Empty calories reference the quantity of energy present in certain high-energy foods, who have low nutrients. In such foodstuffs, the force mainly comes from the processed carbohydrates or fats and sometimes-even ethanol. Typically a clear chair calorie will support the equivalent energy as ordinary calories but is poor in its nutritional benefit like not enough vitamins, minerals, amino acids, fibers and antioxidants. Intakes of empty calories lead to extra weight and therefore should be avoided by dozens of which lose fat. Some examples of foodstuffs with empty calorie content are sodas, jellies, frozen treats, sweets, candy, margarine, white rice, white bread, butter, lard, alcohol based drinks, beer, wine and fatty unhealthy food like hamburgers, pizza, hot dogs, fried chicken, and French fries.
Are all calories good quality?
The fact is no; all calories usually are not good quality. It is a common myth within the fitness world that fat loss or extra weight is only a few how many calories maybe you have consumed and the way many have your burnt; i.e. a calorie is the same be it obtained from proteins, fat or carbohydrates. But it's not the case. For example; just consider two groups - Group A consumes 2000 calories from pizza, sodas, hot dogs and coffee while Group B consumes exactly the same 2000 calories but from vegetables, fruits, chicken, fish and oatmeal. Now can you say Group B calories are superior to Group A? This is because the nutrients of the calories ingested by Group B is significantly more than Group, A so that it is different.
Does one's body process all calories exactly the same way? For example; 100 Cal pack vs. 120 Cal from your banana?
It was widely believed until now that all calories are processed and metabolized within the same manner inside our body. But scientific research indicates otherwise; the body reacts very differently to calories according to its source and exactly how in which it is consumed. Calories from different sources like proteins, fat and carbohydrates are similar of their energy content but one's body processes each one of these in a different way. This is because one's body needs to spend different amounts of energy to process and metabolize the different nutrients and calories; more energy is spent to process proteins than carbohydrates plus more energy to process carbohydrates than fat. Hence, 120 calories from your banana add fewer calories to your body than the usual 100 Cal pack.
Does one's body digest calories exactly the same at different times of the day?
It was considered that the not even attempt to do with the best way the body digests calories and therefore you'll be able to get your meals at at any time of the day without having to worry. But a recent study has revealed that there is certainly indeed an inaccurate time and energy to eat.

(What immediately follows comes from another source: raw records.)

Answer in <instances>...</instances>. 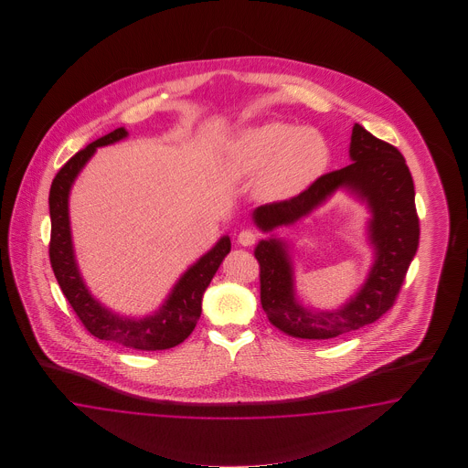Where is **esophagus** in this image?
Listing matches in <instances>:
<instances>
[{
    "label": "esophagus",
    "mask_w": 468,
    "mask_h": 468,
    "mask_svg": "<svg viewBox=\"0 0 468 468\" xmlns=\"http://www.w3.org/2000/svg\"><path fill=\"white\" fill-rule=\"evenodd\" d=\"M257 240H259V235L255 233L254 229H243L239 233V243L243 247H252Z\"/></svg>",
    "instance_id": "esophagus-1"
}]
</instances>
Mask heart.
Wrapping results in <instances>:
<instances>
[{"label": "heart", "instance_id": "obj_1", "mask_svg": "<svg viewBox=\"0 0 468 468\" xmlns=\"http://www.w3.org/2000/svg\"><path fill=\"white\" fill-rule=\"evenodd\" d=\"M329 165V145L314 128L268 122L245 128L229 151V168L243 178L261 175L264 196L292 198L315 184Z\"/></svg>", "mask_w": 468, "mask_h": 468}]
</instances>
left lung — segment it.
I'll return each instance as SVG.
<instances>
[{"label":"left lung","mask_w":468,"mask_h":468,"mask_svg":"<svg viewBox=\"0 0 468 468\" xmlns=\"http://www.w3.org/2000/svg\"><path fill=\"white\" fill-rule=\"evenodd\" d=\"M350 159L348 166L323 175L297 197L264 204L252 214L262 231L288 227L321 206L338 188L352 190L367 202L372 213L368 237L376 249V261L366 284L338 311L315 312L298 303L293 268L283 240L270 239L255 247V259L261 266L262 309L272 326L293 338L331 340L378 321L393 307L419 247L415 190L405 157L395 145L355 123Z\"/></svg>","instance_id":"8db88e82"}]
</instances>
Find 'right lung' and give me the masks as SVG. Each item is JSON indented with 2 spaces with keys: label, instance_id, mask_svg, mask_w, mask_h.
Wrapping results in <instances>:
<instances>
[{
  "label": "right lung",
  "instance_id": "obj_1",
  "mask_svg": "<svg viewBox=\"0 0 468 468\" xmlns=\"http://www.w3.org/2000/svg\"><path fill=\"white\" fill-rule=\"evenodd\" d=\"M125 128H116L108 135L89 144L85 149L71 156L58 171L49 190V216H51V240L49 261L63 295L80 319L85 329L104 341H114L122 346L135 350H166L180 345L190 336L202 312V295L211 283L223 259L231 250L228 237L214 245L197 262L185 271L178 283L173 286L170 297L163 307L144 319H128L102 307L87 290L79 272L73 245H71L70 219H69V194L77 175L101 145H108L127 137Z\"/></svg>",
  "mask_w": 468,
  "mask_h": 468
}]
</instances>
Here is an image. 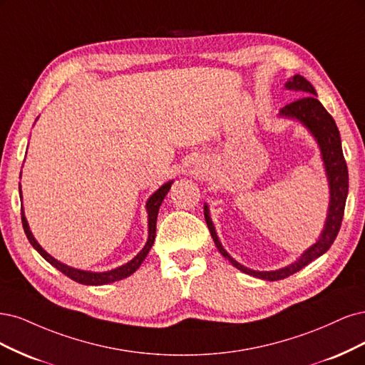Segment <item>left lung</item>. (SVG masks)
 I'll use <instances>...</instances> for the list:
<instances>
[{
  "mask_svg": "<svg viewBox=\"0 0 365 365\" xmlns=\"http://www.w3.org/2000/svg\"><path fill=\"white\" fill-rule=\"evenodd\" d=\"M287 88L294 91H302L307 93V96L287 104L285 108H282L280 115L300 120L315 136L317 143H319L322 148L329 186H331V205H329V214H327L324 230L322 233L320 240L317 241L311 249L304 252L297 262H294L282 269H276V272H253V269H249L244 265L238 264L233 257L229 256V253L225 249H222V245L218 241V237L215 233L212 221H210L207 206H205L206 225L209 227L210 235H212V240L220 253L225 256L233 267L241 269L242 273H247L259 279H265V280H280L294 273H297L303 267H307L309 262H312L314 259H317V257L322 256L323 253H326L329 249H331V245L334 244L336 235L341 229V222H343L346 198L349 192L347 163L343 155V148H341L339 130L335 124V120L332 118V115L323 108V104L319 100H317L315 89L304 77L299 74L294 76L292 80H289L287 83Z\"/></svg>",
  "mask_w": 365,
  "mask_h": 365,
  "instance_id": "8db88e82",
  "label": "left lung"
}]
</instances>
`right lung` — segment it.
Here are the masks:
<instances>
[{
  "instance_id": "obj_1",
  "label": "right lung",
  "mask_w": 365,
  "mask_h": 365,
  "mask_svg": "<svg viewBox=\"0 0 365 365\" xmlns=\"http://www.w3.org/2000/svg\"><path fill=\"white\" fill-rule=\"evenodd\" d=\"M171 183L173 182H168L163 186H160L159 190L153 194L148 202H147V210H148V240H147V244L144 245V249L140 250L133 259L130 262H127L125 265L123 267H118L112 269V272H106V273H91V272H81V269H76V268H71L68 267L62 262L56 261L53 256H50L48 253H46L42 247L36 242V240L33 238V235L29 229V225H27V220H26V215H24V210H22L21 207V221H22V227H24V232L27 235V238L30 241V244L36 249L41 256L43 257L45 261H48L53 267H56L58 272H62L65 276H68L69 279H73L76 282H78V284L81 285H106V284H112V282H116V280H121V279H125L130 274H133L136 269L139 268V265L144 262L145 256L148 255L150 249L153 242H155V237H156V220H158V212H159V207L163 202V198H165V195L168 194L170 187H171ZM19 194H21V187H19Z\"/></svg>"
}]
</instances>
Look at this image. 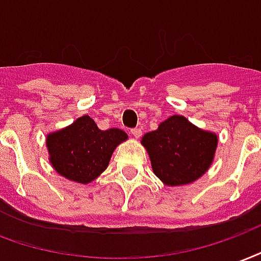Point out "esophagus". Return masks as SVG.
I'll return each instance as SVG.
<instances>
[{"label": "esophagus", "mask_w": 261, "mask_h": 261, "mask_svg": "<svg viewBox=\"0 0 261 261\" xmlns=\"http://www.w3.org/2000/svg\"><path fill=\"white\" fill-rule=\"evenodd\" d=\"M130 133H131V136L134 137V138H140V137L142 136V130H141V128H133Z\"/></svg>", "instance_id": "1"}]
</instances>
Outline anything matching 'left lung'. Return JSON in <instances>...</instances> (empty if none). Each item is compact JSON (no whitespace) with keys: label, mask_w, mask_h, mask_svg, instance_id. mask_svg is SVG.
Instances as JSON below:
<instances>
[{"label":"left lung","mask_w":261,"mask_h":261,"mask_svg":"<svg viewBox=\"0 0 261 261\" xmlns=\"http://www.w3.org/2000/svg\"><path fill=\"white\" fill-rule=\"evenodd\" d=\"M141 144L158 178L167 187L192 184L209 170L219 136L202 130L181 115L170 116L158 130L146 133Z\"/></svg>","instance_id":"obj_1"}]
</instances>
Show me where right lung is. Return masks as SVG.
<instances>
[{
    "mask_svg": "<svg viewBox=\"0 0 261 261\" xmlns=\"http://www.w3.org/2000/svg\"><path fill=\"white\" fill-rule=\"evenodd\" d=\"M128 136L120 128L101 130L84 115L47 134L49 163L58 174L77 184H90L108 169L113 152Z\"/></svg>",
    "mask_w": 261,
    "mask_h": 261,
    "instance_id": "obj_1",
    "label": "right lung"
}]
</instances>
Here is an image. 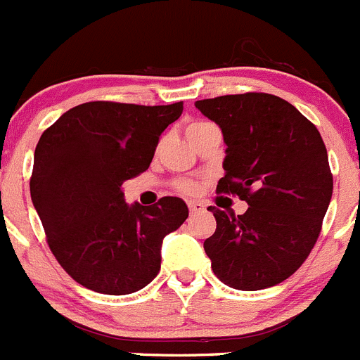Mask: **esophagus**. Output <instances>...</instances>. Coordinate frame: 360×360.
Returning a JSON list of instances; mask_svg holds the SVG:
<instances>
[{"instance_id": "esophagus-1", "label": "esophagus", "mask_w": 360, "mask_h": 360, "mask_svg": "<svg viewBox=\"0 0 360 360\" xmlns=\"http://www.w3.org/2000/svg\"><path fill=\"white\" fill-rule=\"evenodd\" d=\"M188 210H191V213H201L205 212L206 205L202 201H188Z\"/></svg>"}]
</instances>
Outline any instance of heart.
Wrapping results in <instances>:
<instances>
[{
    "label": "heart",
    "instance_id": "obj_1",
    "mask_svg": "<svg viewBox=\"0 0 360 360\" xmlns=\"http://www.w3.org/2000/svg\"><path fill=\"white\" fill-rule=\"evenodd\" d=\"M206 124H210V122H205V120H195V122L188 124L187 133L192 129H198V127H201V126H206ZM176 187H179V191L185 192V194H194V192L198 191L199 185L195 184V181H191V180H181V181H179V185H176Z\"/></svg>",
    "mask_w": 360,
    "mask_h": 360
}]
</instances>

Though you will find conflicting reports, there is certainly enough plus more circumstantial evidence to prove that bad eating habits and wrong timings definitely affect one's body within the way it processes and metabolizes calories. Though the digestive process of the body remains exactly the same, it is often noted that eating late at night frequently contributes to extra weight and other bloating when compared to individuals who had a young dinner. But none of this has been confirmed completely and so the question still remains debatable.